Politeness as a Social Computing Requirement

Politeness as a Social Computing Requirement

Brian Whitworth, Tong Liu
DOI: 10.4018/978-1-4666-2803-8.ch008
OnDemand:
(Individual Chapters)
Available
$37.50
No Current Special Offers
TOTAL SAVINGS: $37.50

Abstract

This chapter describes how social politeness is relevant to computer system design. As the Internet becomes more social, computers now mediate social interactions, act as social agents, and serve as information assistants. To succeed in these roles computers must learn a new skill—politeness. Yet selfish software is currently a widespread problem and politeness remains a software design “blind spot.” Using an informational definition of politeness, as the giving of social choice, suggests four aspects: 1. respect, 2. openness, 3. helpfulness, and 4. remembering. Examples are given to suggest how polite computing could make human-computer interactions more pleasant and increase software usage. In contrast, if software rudeness makes the Internet an unpleasant place to be, usage may minimize. For the Internet to recognize its social potential, software must be not only useful and usable, but also polite.
Chapter Preview
Top

Introduction

Social Computing

Computers today are no longer just tools that respond passively to directions or input. Computers are just as mechanical as cars, but while a car inertly reflects its driver’s intentions, computers now ask questions, request information, suggest actions, and give advice. Perhaps this is why people often react to computers as they would to a person, even though they know it is not (Reeves & Nass, 1996). Miller notes that if I accidentally hit my thumb with a hammer, I blame myself not the hammer, yet people may blame an equally mechanical computer for errors they initiate (Miller, 2004). Software it seems, with its ability to make choices, has crossed the threshold from inert machine to interaction participant as the term human-computer interaction (HCI) implies. Nor are computers mediating a social interaction, like e-mail, simply passive, as the software, like a facilitator, affects the social interaction possibilities (Lessig, 1999). As computers evolve, people increasingly find them active collaborators and participators rather than passive appliances or media. In these new social roles, as agent, assistant, or facilitator, software has a new requirement—to be polite.

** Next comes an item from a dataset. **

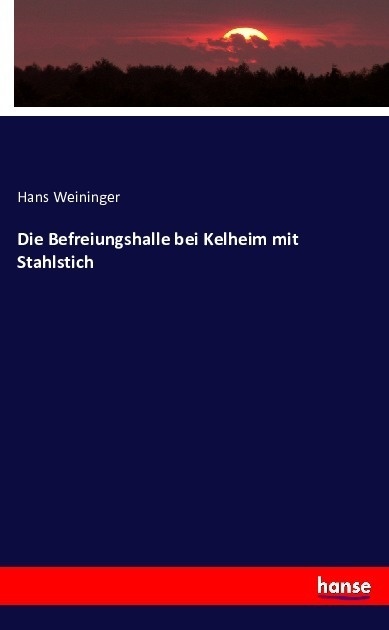Die Befreiungshalle Bei Kelheim Mit Stahlstich - Hans Weininger  Kartoniert (TB)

To treat machines as people seems foolish, like talking to an empty car, but words seemingly addressed to cars on the road are actually to their drivers. While the cars are indeed machines, their drivers are people. Likewise, while a computer is a machine, people “drive” the programs interacted with. Hence, people show significantly more relational behaviours when the other party in computer mediated communication is clearly human than when it is not (Shectman & Horowitz, 2003), and studies find that people do not treat computers as people outside the mediation context (Goldstein, Alsio, & Werdenhoff, 2002)—just as people do not usually talk to empty cars. Reacting to a software installation program as if to a person is not unreasonable if the program has a social source. Social questions like: “Do I trust you?” and “What is your attitude to me?” now apply. If computers have achieved the status of semi-intelligent agents, it is natural for people to treat them socially, and thus expect politeness.

A social agent is taken as an interacting entity that represents another social entity in an interaction, either person or group, for example, if an installation program represents a company (a social entity), the installation program is a social agent, if it interacts with the customer on behalf of the company. The interaction is social even if the social agent is a computer, and an install creates a social contract even though the software is not a social entity itself. In the special case where a software agent is working for the party it is interacting with, it is a software assistant, working both for the user and to the user. In such cases of human-computer interaction (HCI), social concepts like politeness apply.

If software can be social it should be designed accordingly. A company would not let a socially ignorant person represent it to important clients. Yet, often, today’s software interrupts, overwrites, nags, changes, connects, downloads, and installs in ways that annoy and offend users (Cooper, 1999). Such behaviour is probably not illegal, but it is certainly impolite.